装甲を叩く雨粒のリズムが、記憶の中の足音に似ていた。
幼い頃、雨の森をアルヴィスと歩いた。老人の歩幅に合わせて、剣は少しだけゆっくり足を運んだ。長靴が水溜まりを踏む音。濡れた下草が足首を撫でる感触。そして——鼻の奥まで染み込んでくる、湿った苔と黒土の匂い。
気づけば剣は、バイザーに手をかけていた。
雨の中、銀の装甲を大樹の根元に預けたまま、ゆっくりとバイザーを上げる。冷たい外気が顔に触れた。目を閉じて、深く息を吸い込む。
【外気分析:完了】
【酸素:20.9% / 窒素:78.1% / 湿度:92%】
【微細浮遊粒子:腐葉土由来の有機化合物、雨滴によるエアロゾルを確認】
バイザーの端に、無機質な文字列が流れた。
脳に届くのは数値だった。懐かしさではなく。あの雨の午後の色でもなく。ただ大気の状態を示す、感情を持たないデータだけが、粛々と処理されていく。
「……違う」
剣は唇を噛んだ。俺が知りたいのはこれじゃない。数値じゃない。あの、鼻の奥を突いてくる青臭さだ。雨粒が葉を叩いて弾ける、あの冷たい飛沫の感触だ。
その時、データの奔流が赤く染まった。
【警告:未確認の化学物質を検知】
【VX系神経ガスの亜種と推定。致死濃度まで推定90秒】
バイザーを下ろす。同時に——森の奥で、葉が揺れた。
ガスマスクを装着した人影が、一つ、二つ、十を超えて現れる。マケドニア帝国特殊工作部隊「ケミカル・ハウンド」。背負ったタンクから黄緑色の霧が噴き出し、地面を這うように広がっていく。剣のバイザーには、この部隊が三日前から自分の電磁パルスを追跡していたという解析結果が、今さらのように表示されていた。変身のたびに位置を晒していた。気づくのが遅すぎた。
足元で何かが倒れた。小さな野鳥だった。羽を広げたまま、音もなく地面に落ちた。
『標的確認。エルソードだ』
傍受した通信が耳に届く。
『物理装甲が無敵でも、呼吸を止めることはできまい。フィルターを飽和させろ』
剣は立ち上がった。両耳に手をかざす。
――バチッ。
0.03秒。銀色の戦士が霧の中に踏み出した。
右腰からビームボウガンを抜く。照準を合わせる——人体ではなく、各員の背部タンクの接続部へ。ガスの拡散速度、風向き、部隊の陣形。データが重なり、最適解が弾き出される。引き金を引いた。
シュン、と光が走る。
【命中:タンク接続部。ガス漏出停止を確認】
兵士たちが散開する。剣はその動きの中へ駆け込んだ。
デリートソードがプラズマを帯びる。最初の兵士の銃を薙ぎ払った瞬間、銃床が熱を持って溶けた。
【衝撃値:2.1kN。対象の把持力消失を確認】
兵士が叫んだ。その声が耳に届く前に、数値が先に来た。
【音圧:94dB。感情的動揺の発声パターンと一致】
人間の悲鳴が、データとして分類される。剣の体は止まらない。次の敵へ向かう。次の最適解を実行する。

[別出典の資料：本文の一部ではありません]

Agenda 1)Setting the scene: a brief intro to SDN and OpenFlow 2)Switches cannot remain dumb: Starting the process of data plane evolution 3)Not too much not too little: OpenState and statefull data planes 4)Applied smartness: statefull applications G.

霧の中で、血が飛んだ。誰かの鼻から、あるいは口から。それが装甲の表面を濡らした。
【液体検知:鉄分含有率0.047%。人血と判定】
匂いは、しなかった。
鉄と塩の、あの生臭い匂いが——ない。フィルターを通した空気は清潔で、無臭で、戦場であることを教えてくれない。剣の体だけが動き続ける。演算が積み重なる。感情は遠い部屋の中で、鍵をかけられたままだ。
戦闘終了まで、百八十秒。
最後の一人を気絶させた時、森には静寂が戻った。
鳥の声がない。虫の声もない。ガスが薄れていく中で、剣は霧の晴れた地面を見回した。倒れた野鳥。枯れかけた下草。そして——一輪の小さな花が、毒に晒されながら、それでもまだ茎を立てていた。
剣は、しゃがんだ。
銀の指先を、その花へ伸ばす。拾えるか。3トンの出力を最小まで絞る。演算が走る。可能、という結論が出る。
そっと、触れた。
カチ、と乾いた音。
花は、潰れた。
【対象の損壊を確認:植物細胞の破壊を検知】
【芳香成分(ゲラニオール等)が急増】
バイザーに、香りの成分分析が流れた。
剣は、潰れた花を握りしめたまま、動かなかった。
演算は正しかった。最小出力を選んだ。それでも潰れた。数値が正しくても、指先が「感じる」ことに最適化されていなければ、結果は同じだ。触れる、ということが——壊す、ということになる。
「……分析は、要らない」
声は、森に消えた。
「俺はただ、匂いを感じたかっただけだ」
雨は降り続いている。
銀の手の中で、花の残骸が雨に濡れていた。バイザーに流れる数値が、その色素成分を粛々と記録している。
剣は、立ち上がれなかった。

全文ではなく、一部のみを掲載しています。